Такая страшная сцена может не потрясти глубоко только душу такого человека, для которого человек, если он чиновник не выше 9-го класса, не стоит ни внимания, ни участия. Но всякое человеческое сердце, для которого в мире ничего нет выше и священнее человека, кто бы он ни был, всякое человеческое сердце судорожно и болезненно сожмется от этой - повторяем - страшной, глубоко патетической сцены... И сколько потрясающего душу действия заключается в выражении его благодарности, смешанной с чувством сознания своего падения и с чувством того самоунижения, которое бедность и ограниченность ума часто считают за добродетель!..
"Теперь, маточка, вот как я решил: вас и Федору прошу, и если бы дети у меня были, то и им бы повелел, чтоб богу молились, то есть вот как: за родного отца не молились бы, а за его превосходительство каждодневно и вечно бы молились!
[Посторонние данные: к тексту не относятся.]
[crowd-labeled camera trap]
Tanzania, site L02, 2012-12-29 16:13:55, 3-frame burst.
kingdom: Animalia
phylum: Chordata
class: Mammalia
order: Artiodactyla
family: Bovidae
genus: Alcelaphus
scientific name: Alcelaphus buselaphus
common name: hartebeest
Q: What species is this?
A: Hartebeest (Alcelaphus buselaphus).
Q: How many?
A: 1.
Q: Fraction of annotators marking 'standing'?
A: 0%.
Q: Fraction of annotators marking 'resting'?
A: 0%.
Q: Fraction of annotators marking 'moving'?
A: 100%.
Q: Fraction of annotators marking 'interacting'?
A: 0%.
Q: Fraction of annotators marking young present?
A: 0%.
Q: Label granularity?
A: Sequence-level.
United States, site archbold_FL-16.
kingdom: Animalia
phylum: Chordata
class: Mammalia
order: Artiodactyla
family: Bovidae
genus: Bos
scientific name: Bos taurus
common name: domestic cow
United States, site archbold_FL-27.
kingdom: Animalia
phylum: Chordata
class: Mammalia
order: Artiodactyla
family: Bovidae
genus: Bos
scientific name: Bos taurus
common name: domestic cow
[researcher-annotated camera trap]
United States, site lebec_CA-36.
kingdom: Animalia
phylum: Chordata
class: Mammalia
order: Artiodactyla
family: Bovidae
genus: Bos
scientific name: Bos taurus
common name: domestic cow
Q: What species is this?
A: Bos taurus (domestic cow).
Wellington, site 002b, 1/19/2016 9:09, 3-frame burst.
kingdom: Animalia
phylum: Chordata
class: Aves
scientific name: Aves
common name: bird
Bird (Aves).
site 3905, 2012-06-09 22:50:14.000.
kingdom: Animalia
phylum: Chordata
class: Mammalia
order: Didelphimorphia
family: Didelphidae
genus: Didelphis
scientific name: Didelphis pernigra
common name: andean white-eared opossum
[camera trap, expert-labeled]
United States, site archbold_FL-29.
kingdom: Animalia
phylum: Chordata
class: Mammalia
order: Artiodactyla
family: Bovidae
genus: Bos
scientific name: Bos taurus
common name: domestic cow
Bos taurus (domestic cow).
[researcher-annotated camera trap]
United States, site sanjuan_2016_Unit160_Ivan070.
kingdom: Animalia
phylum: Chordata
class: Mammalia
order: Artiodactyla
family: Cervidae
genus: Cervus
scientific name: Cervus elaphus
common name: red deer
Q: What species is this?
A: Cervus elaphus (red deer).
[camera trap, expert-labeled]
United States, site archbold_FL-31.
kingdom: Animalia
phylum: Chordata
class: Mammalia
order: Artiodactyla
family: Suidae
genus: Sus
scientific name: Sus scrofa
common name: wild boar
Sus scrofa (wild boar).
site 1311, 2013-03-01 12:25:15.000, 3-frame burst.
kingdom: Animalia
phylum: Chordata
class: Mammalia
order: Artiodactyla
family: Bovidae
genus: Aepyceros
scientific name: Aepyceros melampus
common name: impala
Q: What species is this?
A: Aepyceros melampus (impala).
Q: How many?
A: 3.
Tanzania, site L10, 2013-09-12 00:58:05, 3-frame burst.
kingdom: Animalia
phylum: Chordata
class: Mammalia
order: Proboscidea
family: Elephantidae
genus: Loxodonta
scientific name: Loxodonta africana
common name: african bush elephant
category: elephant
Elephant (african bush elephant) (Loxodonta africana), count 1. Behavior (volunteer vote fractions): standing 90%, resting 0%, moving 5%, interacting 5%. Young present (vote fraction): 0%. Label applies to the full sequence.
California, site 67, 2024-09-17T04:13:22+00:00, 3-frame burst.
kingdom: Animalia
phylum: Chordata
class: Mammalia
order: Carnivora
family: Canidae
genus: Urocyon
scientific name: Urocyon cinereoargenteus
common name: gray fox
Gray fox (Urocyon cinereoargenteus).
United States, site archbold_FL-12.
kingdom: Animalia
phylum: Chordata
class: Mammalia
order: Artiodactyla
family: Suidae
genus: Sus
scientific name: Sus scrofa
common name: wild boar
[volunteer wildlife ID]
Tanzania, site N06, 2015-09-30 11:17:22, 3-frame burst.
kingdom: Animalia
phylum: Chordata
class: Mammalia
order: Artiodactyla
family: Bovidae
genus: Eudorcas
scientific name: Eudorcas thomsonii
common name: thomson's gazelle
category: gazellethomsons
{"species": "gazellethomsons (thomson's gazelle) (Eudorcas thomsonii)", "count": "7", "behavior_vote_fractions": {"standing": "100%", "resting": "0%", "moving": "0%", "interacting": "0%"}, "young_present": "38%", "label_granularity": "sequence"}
Еще скажу, маточка, и это торжественно говорю - слушайте меня, маточка, хорошенько - клянусь, что как ни погибал я от скорби душевной, в лютые дни нашего злополучия, глядя на вас, на ваши бедствия, и на себя, на унижение мое и мою неспособность, несмотря на все это, клянусь вам, что не так мне сто рублей дороги, как то, что его превосходительство сами мне, соломе, пьянице, руку мою недостойную пожать изволили. Этим они меня самому себе возвратили. Этим поступком они мой дух воскресили, жизнь мне слаще навеки сделали, и я твердо уверен, что я как ни грешен перед всевышним, но молитва о счастии и благополучии его превосходительства дойдет до престола его!.."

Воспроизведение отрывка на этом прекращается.